As she ran off to be photographed next to the bride, I let her gracious words marinate in my head for a while. Have I arrived? Not by my system of measurement. In many instances, a writing career is something that can take a lifetime to establish. So, how do authors know when they have ‘arrived?’
On the outset of any undertaking, it is important to determine what success looks like. Writers can only benefit from defining their own expectations of success. Does success mean self-publishing a book on Amazon for friends and family to enjoy? Does it mean filling a need or service in the community? Does it mean a lucrative career and multiple bestsellers that are optioned for film?
If you aspire to have your work read by as many people as possible, that’s fine. There’s nothing wrong with wanting to be a popular writer. However, if you only recognize success as a big time book deal and an over-sized cardboard novelty check, you may never reach your ultimate goal. The writing journey is a long one, with many milestones on the path to success. Reaching a milestone goal might be cause for celebration. How about celebrating the first time a stranger approaches you and asks about your writing? Why not celebrate your first book review that goes online? Maybe one of your milestone goals is selling three hundred books and you celebrate by going out for sushi. There are people who have sold three million books and it doesn’t feel like enough to them. That’s the difference between people who walk the earth happy and those who are vaguely dissatisfied and unfulfilled. They never established the finish line, so all they can see is what they have yet to accomplish, not what they have already accomplished.
If your goal is to be the best writer in America, that’s not possible to quantify, and trying to measure your success will only frustrate you. Whatever your endgame, the point is to determine the location of the finish line and create goals and expectations for building your writing career. It’s important to be honest with yourself about where you want to end up. If you can clearly define and articulate where you want to go, you have a much better chance of getting the help you need to reach your destination.
Emily Bronte only wrote one book in her life, but it was Wuthering Heights. She did not live to see the widespread acclaim for her book, but we can all agree that she was an exceptionally successful writer. Many writers wait for their audience to decide if they have arrived. They are waiting for a stamp of approval from the world, a bestseller list placement, their parents, friends, or maybe their high school creative writing teacher. At the end of the day, though, only the writers themselves can determine if their goals have been met and they have finally arrived.
Do you think that success as a writer is about the destination or the journey?
6 Replies to ““Have I Arrived?” Defining Your Expectations as a Writer”
Much of society tells us that we are not ‘actual’ writers until the big publishing houses are beating a path to our inkwells.

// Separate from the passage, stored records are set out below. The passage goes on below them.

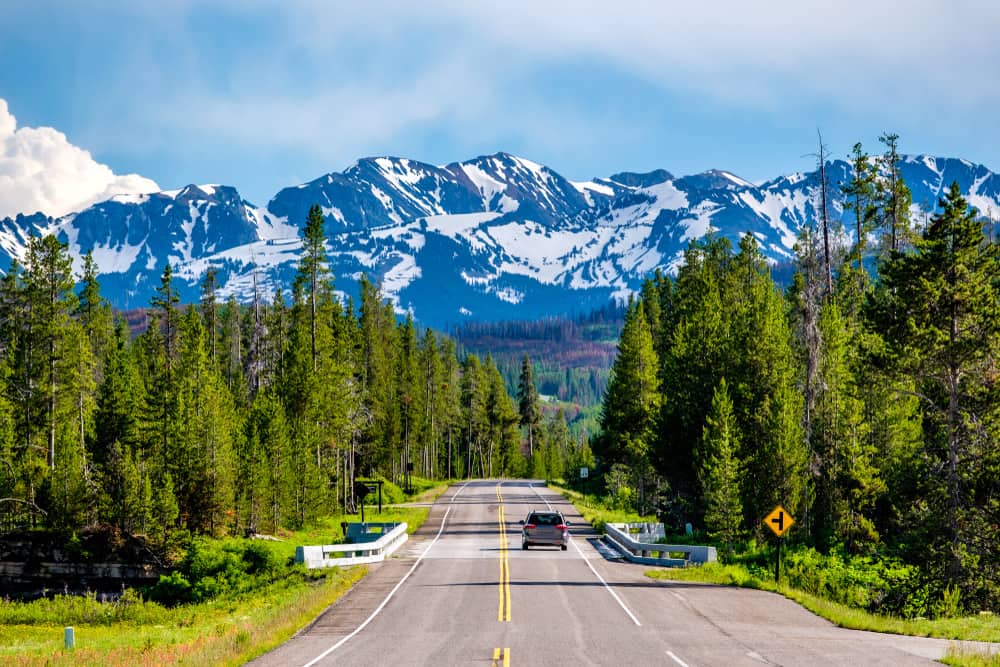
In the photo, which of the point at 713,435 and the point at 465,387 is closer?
the point at 713,435

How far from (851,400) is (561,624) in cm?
2903

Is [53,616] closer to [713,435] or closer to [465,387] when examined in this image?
[713,435]

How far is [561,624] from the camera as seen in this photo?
2214 cm

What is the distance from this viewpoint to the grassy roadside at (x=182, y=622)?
21.2 meters

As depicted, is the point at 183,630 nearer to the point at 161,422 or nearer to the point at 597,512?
the point at 161,422

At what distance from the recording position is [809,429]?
4550cm

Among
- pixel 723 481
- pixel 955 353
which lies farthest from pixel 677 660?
pixel 723 481

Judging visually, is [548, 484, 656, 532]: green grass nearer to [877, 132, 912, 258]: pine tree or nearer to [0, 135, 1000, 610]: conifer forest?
[0, 135, 1000, 610]: conifer forest

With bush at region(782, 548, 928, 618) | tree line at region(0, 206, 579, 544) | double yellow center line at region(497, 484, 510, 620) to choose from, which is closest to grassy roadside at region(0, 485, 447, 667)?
tree line at region(0, 206, 579, 544)

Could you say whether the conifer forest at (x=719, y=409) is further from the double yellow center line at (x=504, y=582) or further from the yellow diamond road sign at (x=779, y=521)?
the double yellow center line at (x=504, y=582)

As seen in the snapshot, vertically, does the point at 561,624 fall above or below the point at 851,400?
below

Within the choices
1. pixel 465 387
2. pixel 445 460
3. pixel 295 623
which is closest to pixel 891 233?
pixel 295 623

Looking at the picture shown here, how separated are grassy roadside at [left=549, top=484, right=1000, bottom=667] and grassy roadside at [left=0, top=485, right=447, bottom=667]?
1285cm

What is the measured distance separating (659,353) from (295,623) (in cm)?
5872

Yet, much of what is published isn’t nearly as well-written as the books left on the table. You have made such a good point. Decide for yourself and go after your own dream!
There are so many talented writers out there that just need some encouragement. Besides, we don’t need everyone to like our work, just a segment of the population. Thanks, Renee, for your comment.

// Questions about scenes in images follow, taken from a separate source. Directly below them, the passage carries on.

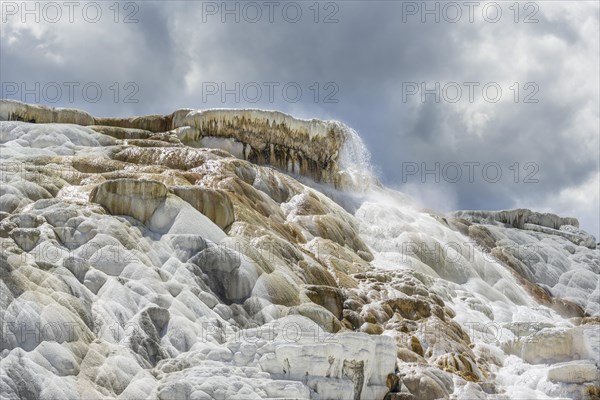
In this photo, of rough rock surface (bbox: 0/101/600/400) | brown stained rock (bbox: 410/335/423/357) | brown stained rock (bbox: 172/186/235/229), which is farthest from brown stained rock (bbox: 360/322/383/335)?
brown stained rock (bbox: 172/186/235/229)

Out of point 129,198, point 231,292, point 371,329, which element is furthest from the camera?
point 371,329

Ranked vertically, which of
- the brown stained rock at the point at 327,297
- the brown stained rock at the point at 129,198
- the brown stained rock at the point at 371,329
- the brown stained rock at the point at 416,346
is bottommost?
the brown stained rock at the point at 416,346

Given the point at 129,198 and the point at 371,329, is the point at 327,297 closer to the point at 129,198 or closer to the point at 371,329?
the point at 371,329

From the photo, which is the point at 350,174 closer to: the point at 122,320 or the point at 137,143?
the point at 137,143

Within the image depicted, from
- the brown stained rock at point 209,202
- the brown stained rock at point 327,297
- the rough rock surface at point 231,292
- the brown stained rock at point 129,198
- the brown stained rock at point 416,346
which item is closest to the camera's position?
the rough rock surface at point 231,292

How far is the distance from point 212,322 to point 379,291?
237 inches

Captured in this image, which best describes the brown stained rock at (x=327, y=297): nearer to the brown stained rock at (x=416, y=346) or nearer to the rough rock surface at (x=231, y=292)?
the rough rock surface at (x=231, y=292)

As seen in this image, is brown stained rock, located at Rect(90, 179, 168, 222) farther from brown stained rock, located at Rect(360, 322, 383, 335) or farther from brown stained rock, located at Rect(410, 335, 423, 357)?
brown stained rock, located at Rect(410, 335, 423, 357)

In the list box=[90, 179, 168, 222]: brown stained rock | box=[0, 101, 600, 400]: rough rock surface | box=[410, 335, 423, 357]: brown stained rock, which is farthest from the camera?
box=[410, 335, 423, 357]: brown stained rock

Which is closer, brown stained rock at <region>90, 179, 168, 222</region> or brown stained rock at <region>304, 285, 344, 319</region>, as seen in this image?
brown stained rock at <region>90, 179, 168, 222</region>

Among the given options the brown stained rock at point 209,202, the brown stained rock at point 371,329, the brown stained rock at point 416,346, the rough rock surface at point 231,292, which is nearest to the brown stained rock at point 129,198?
the rough rock surface at point 231,292

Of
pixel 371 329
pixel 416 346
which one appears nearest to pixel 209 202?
pixel 371 329

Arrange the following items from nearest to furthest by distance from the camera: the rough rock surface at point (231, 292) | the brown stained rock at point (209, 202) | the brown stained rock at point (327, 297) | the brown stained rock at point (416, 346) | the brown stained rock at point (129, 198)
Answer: the rough rock surface at point (231, 292)
the brown stained rock at point (129, 198)
the brown stained rock at point (416, 346)
the brown stained rock at point (327, 297)
the brown stained rock at point (209, 202)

I’m concerned that my relatives will treat me as a failure if I don’t get published via traditional route. This obviously is unhelpful and ramps up the pressure for me. Any advice?

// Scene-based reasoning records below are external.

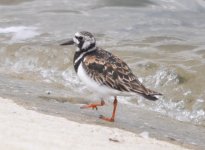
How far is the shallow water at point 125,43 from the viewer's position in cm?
903

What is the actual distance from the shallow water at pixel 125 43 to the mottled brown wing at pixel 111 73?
118cm

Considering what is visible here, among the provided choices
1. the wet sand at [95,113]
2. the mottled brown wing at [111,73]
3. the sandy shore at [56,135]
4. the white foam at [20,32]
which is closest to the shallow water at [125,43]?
the white foam at [20,32]

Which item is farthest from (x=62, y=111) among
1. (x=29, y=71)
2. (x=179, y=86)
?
(x=29, y=71)

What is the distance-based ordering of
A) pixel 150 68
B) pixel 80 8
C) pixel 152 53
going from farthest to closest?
pixel 80 8, pixel 152 53, pixel 150 68

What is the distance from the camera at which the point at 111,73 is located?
22.1 ft

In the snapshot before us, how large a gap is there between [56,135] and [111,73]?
1.86m

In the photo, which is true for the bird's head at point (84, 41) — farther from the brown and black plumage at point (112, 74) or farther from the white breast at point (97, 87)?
the white breast at point (97, 87)

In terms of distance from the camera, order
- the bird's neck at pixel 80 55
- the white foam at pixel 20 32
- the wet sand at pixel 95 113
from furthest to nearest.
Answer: the white foam at pixel 20 32 < the bird's neck at pixel 80 55 < the wet sand at pixel 95 113

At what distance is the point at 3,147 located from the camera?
4.43 metres

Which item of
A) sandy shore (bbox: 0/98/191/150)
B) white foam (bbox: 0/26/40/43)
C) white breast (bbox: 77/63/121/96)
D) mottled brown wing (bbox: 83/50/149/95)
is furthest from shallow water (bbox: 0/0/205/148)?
sandy shore (bbox: 0/98/191/150)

It’s understandable to feel that way, but perceptions are changing with surprising speed. Has anyone actually indicated potential disappointment? Because just the opposite might be true – they might be extremely impressed with your initiative and drive. Publishing a book is a lot of work, no matter how you slice it. Writers spend a great deal of time worrying about what others are going to think. You won’t win them all and don’t need to win them all.
Here’s a quote that sums it up better than I can:
“Don’t think about making art, just get it done. Let everyone else decide if it’s good or bad, whether they love it or hate it. While they are deciding, make even more art.”― Andy Warhol
Kimberly, you raise an important point. Writing careers can hang up on the hope of a permission that never comes.